Am 13. März 2020 war Schluss! Alle Clubs – ob für Konzerte oder Tanz – mussten pandemiebedingt schließen, und zwar, anders als Gastronomie, Geschäfte oder bestuhlte Kulturstätten, durchgehend über die zurückliegenden 18 Monate. „Man stand erstmal vor dem Nichts“, erinnert sich Jan van Weegen, stellvertretender Vorstandsvorsitzender von Klubkomm, dem Interessenverband Kölner Clubs und Veranstalter und außerdem Mitbetreiber des Gebäude 9. „Von einem auf den anderen Tag brach die komplette Grundlage weg, wirtschaftlich arbeiten zu können und es war schnell klar: Wenn nicht öffentliche Transferleistungen fließen, ist das das Ende für die gesamte Clubszene“.
„Die Stadt Köln war eine der ersten deutschen Großstädte, die schon im April 2020 eigene Förderprogramme auf kommunaler Ebene umgesetzt hat“, erinnert sich Till Kniola, Referent für Popkultur und Filmkultur im Kulturamt der Stadt Köln. „Wir haben dann entschieden, die Förderverfahren für Veranstalter zu flexibilisieren“. So wurde neben viel Beratung und kleinteiliger Unterstützung ermöglicht, Fördergelder anders als geplant auszugeben, wenn sich Zeiten, Inhalte oder Orte der Projekte geändert hatten.

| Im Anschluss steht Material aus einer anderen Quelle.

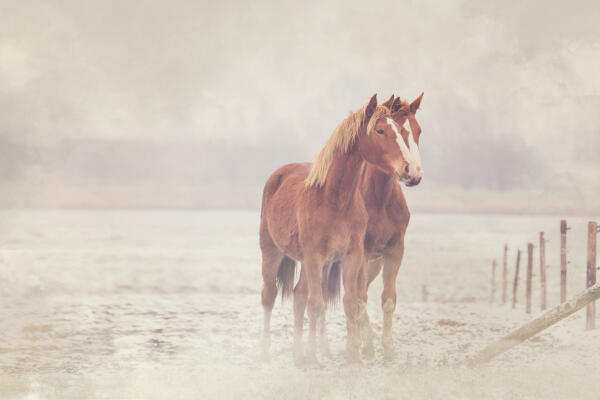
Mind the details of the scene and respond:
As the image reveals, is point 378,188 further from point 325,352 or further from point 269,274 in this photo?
point 325,352

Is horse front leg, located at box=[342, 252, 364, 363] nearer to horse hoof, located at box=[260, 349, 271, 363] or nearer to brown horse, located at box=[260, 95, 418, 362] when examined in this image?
brown horse, located at box=[260, 95, 418, 362]

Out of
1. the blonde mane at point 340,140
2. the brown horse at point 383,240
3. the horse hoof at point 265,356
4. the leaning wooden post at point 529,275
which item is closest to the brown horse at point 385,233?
the brown horse at point 383,240

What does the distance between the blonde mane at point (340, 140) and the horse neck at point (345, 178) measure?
0.08 m

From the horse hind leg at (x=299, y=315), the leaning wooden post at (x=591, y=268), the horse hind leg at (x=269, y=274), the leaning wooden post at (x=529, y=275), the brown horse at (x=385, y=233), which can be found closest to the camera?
the horse hind leg at (x=299, y=315)

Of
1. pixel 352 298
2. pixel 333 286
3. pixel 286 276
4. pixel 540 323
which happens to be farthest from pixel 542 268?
pixel 352 298

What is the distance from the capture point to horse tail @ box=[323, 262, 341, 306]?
23.1 ft

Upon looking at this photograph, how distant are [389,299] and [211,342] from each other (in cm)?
270

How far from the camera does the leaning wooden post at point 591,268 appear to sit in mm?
8344

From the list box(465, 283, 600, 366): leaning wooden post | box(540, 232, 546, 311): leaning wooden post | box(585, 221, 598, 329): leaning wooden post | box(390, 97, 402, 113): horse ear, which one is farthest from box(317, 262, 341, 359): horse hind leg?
box(540, 232, 546, 311): leaning wooden post

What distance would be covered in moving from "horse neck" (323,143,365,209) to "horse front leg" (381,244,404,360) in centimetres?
116

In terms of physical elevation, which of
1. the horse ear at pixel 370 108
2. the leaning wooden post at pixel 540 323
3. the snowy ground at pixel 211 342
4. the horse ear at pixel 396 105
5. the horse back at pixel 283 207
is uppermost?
the horse ear at pixel 396 105

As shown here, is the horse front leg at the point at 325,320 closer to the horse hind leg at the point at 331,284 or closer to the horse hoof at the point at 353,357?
the horse hind leg at the point at 331,284

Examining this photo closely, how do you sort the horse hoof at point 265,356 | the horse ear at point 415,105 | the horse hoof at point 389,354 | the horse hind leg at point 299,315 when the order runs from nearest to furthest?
the horse ear at point 415,105 < the horse hind leg at point 299,315 < the horse hoof at point 389,354 < the horse hoof at point 265,356

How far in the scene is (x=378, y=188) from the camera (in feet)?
20.6
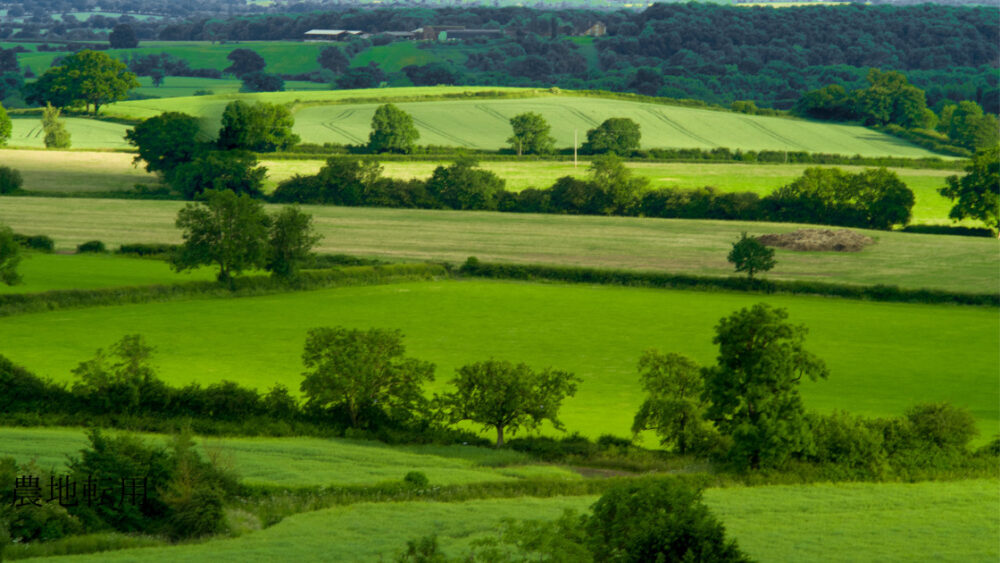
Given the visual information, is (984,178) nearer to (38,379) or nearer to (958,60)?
(38,379)

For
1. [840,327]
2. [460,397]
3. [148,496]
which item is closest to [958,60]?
[840,327]

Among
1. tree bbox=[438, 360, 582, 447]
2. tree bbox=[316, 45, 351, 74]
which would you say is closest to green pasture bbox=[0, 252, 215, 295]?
tree bbox=[438, 360, 582, 447]

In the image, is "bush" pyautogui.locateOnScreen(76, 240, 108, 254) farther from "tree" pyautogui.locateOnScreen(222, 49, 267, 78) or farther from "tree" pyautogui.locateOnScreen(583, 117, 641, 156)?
"tree" pyautogui.locateOnScreen(222, 49, 267, 78)

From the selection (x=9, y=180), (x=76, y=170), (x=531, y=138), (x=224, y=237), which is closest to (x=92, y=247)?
(x=224, y=237)

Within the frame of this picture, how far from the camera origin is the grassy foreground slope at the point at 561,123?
12369cm

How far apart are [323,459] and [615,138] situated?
86.2m

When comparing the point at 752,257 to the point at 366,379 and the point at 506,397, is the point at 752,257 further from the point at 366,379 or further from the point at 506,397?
the point at 366,379

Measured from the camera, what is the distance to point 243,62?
7530 inches

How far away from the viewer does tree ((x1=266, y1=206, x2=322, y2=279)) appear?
6353cm

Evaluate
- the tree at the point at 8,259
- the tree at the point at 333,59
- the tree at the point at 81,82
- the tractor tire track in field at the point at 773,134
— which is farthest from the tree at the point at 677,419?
the tree at the point at 333,59

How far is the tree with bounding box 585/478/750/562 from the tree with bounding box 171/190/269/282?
41.3 metres

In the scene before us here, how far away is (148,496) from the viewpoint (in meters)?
29.3

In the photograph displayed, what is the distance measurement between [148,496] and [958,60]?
194 m

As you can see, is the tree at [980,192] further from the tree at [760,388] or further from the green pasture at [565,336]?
the tree at [760,388]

Für die Szene gab es laut Kniola zwar immer wieder Engpässe zwischen der finanziellen Unterstützung durch Bund, Länder und Stadt, die „die Clubbetreiber ins Schwitzen brachten“, aber das vorläufige Resümee von van Weegen lautet nach eineinhalb Jahren: „Das befürchtete Clubsterben ist ausgeblieben, die Struktur konnte erhalten bleiben und alle wollen jetzt weiter machen.“
Kein Club musste Insolvenz anmelden, und tatsächlich haben einige Clubs jetzt sogar bessere Voraussetzungen, weil sie nun, wenn die eigenen finanziellen Mittel dies zuließen, mit Hilfe von Fördermitteln in Lärmschutz, in essentielle Lüftungsanlagen oder andere Verbesserungen investieren können. Nachdem im Sommer mit viel Kreativität und in enger Zusammenarbeit mit der Stadt einige Open Air-Veranstaltungen – in Außenflächen der Clubs, Grünflächen, fahrenden Bussen oder gar Schiffen, als Picknick-Konzert oder Tanzdemo – durchgeführt werden konnten, kam die grundsätzliche Möglichkeit, den Betrieb im September im Rahmen der 2G- und 3G-Regeln wieder zu starten, für die meisten Clubs und Veranstalter überraschend kurzfristig.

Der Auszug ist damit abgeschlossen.